Upset, Nikki rushes to the bathroom, and Miranda follows her. While the girls are gone, Bert admits that he bribed doctors to testify to Nikki's insanity so that she would escape the murder charges. He also admits that Nikki really is insane and that he fears she will kill someone that night. After the girls are gone too long, Zach checks on them. Nikki rushes out, but Miranda pulls him into the restroom and shows him a gun that Nikki gave her. Back at the table with the others, Nikki accuses Marvin of planting heroin where she could find it, knowing that Nikki had once been an addict. Marvin vehemently denies this and suggests that Nikki made it up as an excuse to hate him for their breakup. A disheveled Zach and Miranda return to the table and admit that they were making out. They also claim that Nikki's wedding announcement is not the real reason they are there and that Nikki is looking for revenge on them all.

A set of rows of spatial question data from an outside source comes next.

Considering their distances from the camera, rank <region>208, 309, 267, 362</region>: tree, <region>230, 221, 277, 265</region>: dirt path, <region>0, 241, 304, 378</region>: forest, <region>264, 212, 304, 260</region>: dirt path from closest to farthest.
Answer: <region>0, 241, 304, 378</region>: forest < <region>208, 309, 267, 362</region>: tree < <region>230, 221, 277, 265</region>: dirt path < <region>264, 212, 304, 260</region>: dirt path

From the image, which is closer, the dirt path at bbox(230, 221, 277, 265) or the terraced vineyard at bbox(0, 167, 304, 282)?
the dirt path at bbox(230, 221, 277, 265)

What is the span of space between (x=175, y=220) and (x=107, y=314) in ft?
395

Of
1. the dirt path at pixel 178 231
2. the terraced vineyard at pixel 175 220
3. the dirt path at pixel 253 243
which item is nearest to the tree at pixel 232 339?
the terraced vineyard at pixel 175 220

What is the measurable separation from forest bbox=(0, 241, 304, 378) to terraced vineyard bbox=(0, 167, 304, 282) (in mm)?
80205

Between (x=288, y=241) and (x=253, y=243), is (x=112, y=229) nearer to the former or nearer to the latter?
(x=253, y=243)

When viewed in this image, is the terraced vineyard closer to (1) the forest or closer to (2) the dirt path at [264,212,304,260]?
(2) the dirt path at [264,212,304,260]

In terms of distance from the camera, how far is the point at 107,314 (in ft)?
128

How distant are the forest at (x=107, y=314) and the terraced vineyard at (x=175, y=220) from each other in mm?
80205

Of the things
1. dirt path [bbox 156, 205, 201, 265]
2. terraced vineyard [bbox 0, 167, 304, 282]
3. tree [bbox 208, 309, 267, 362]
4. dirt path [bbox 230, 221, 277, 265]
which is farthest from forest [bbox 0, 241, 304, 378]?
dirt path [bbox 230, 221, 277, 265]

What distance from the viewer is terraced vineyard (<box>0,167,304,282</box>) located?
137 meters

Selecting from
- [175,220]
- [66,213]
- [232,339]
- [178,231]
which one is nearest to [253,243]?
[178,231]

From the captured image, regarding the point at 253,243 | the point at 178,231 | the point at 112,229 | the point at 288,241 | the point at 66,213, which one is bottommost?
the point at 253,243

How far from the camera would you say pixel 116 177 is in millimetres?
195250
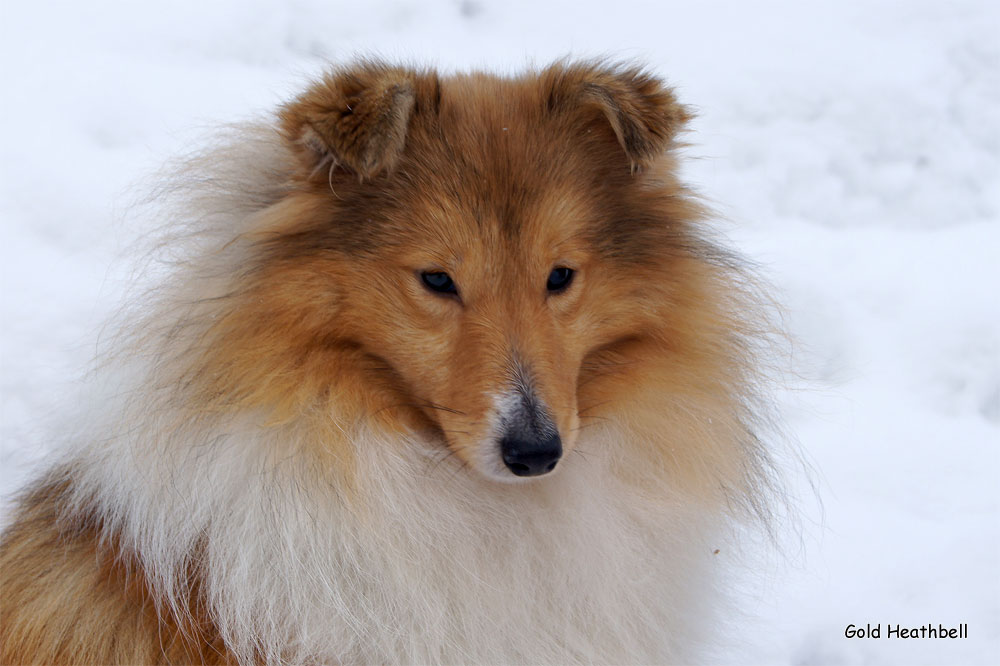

After more arguing, Nikki admits that she brought them there to settle her old scores with them. Zach becomes worried that she has poisoned them all, and Nikki turns serious. She admits that she coldly murdered her ex-boyfriend by brewing her own arsenic and watching him gasp and spasm as he died. She tells Bert that she's not insane but instead planned it all, knowing she could fake insanity. As the others become more paranoid, Bert decides he's had enough and gets up to leave. Bert pauses when Marvin suddenly develops a sharp headache, and Nikki claims to have poisoned Marvin. Before he slips into unconsciousness, Marvin admits he really did plant the heroin for Nikki to find. The others are horrified and frantically ask if they've been poisoned. Nikki tells Bert that she overheard him tell her doctor that he wanted her sent back to the asylum because he wanted to be rid of her.

Fearing he's been poisoned as well, Bert flies into a rage, grabs Nikki by the throat, and begins to choke her. Unable to break his hold, Miranda retrieves the gun Nikki gave her and shoots Bert in both knees. Nikki admits that she didn't kill Marvin and only gave him drugs to induce him into a K-hole. She reassures them that she did not poison anyone else. She takes the gun back from Miranda and leaves, telling them that she plans to disappear. The next morning, the police release Miranda without her being charged. Zach, who waits for her in the lobby of the police station, offers to drive her home, which she accepts. She mentions that Bert assaulted several cops while being arrested and that his career is over. They drive off together and do not notice Nikki watching from a nearby rooftop. Nikki gets in her car and drives away.

==Cast==
- Katee Sackhoff as Nikki Franklyn
- Michelle Trachtenberg as Miranda Prague
- Anthony Michael Hall as Mark Von Dutch
- Seth Green as Zachary Newman
- Harold Perrineau as Marvin Coolidge
- William Baldwin as Bert Mayfaire
- Adam Daniel as Officer Cramer

==Production==
Writer Scott Lew suffers from ALS. According to The Hollywood Reporter, he wrote early drafts of the script through dictation; after his condition worsened, he was limited to pointing at letters and words. Lew wanted to focus on the theme of an unhappy adult whose ex-girlfriend forces him to reflect on their teenage years, a more creative time in his life. Katee Sackhoff, who served as co-producer, had a hand in the casting. Shooting took twelve days, and the scenes were shot in order. It was shot in Los Angeles in June 2011. The script and the opportunity to work with Sackhoff drew Seth Green to the project.

==Release==
Sexy Evil Genius was released direct-to-video on April 9, 2013.

==Reception==
Nathan Rabin of The A.V. Club wrote, "As the title suggests, Sexy Evil Genius tries way too hard. It treats itself to a victory lap before the game has even begun and never stops patting itself on the back for its wildly inflated sense of outrageousness." Rabin concludes that it is "pretty dire". Gordan Sullivan of DVD Verdict called it "the perfect kind of film for late-night cable". Thomas Spurlin of DVD Talk rated it 2.5/5 stars and wrote that the over-the-top, melodramatic elements of the film detract from the sardonic dialogue.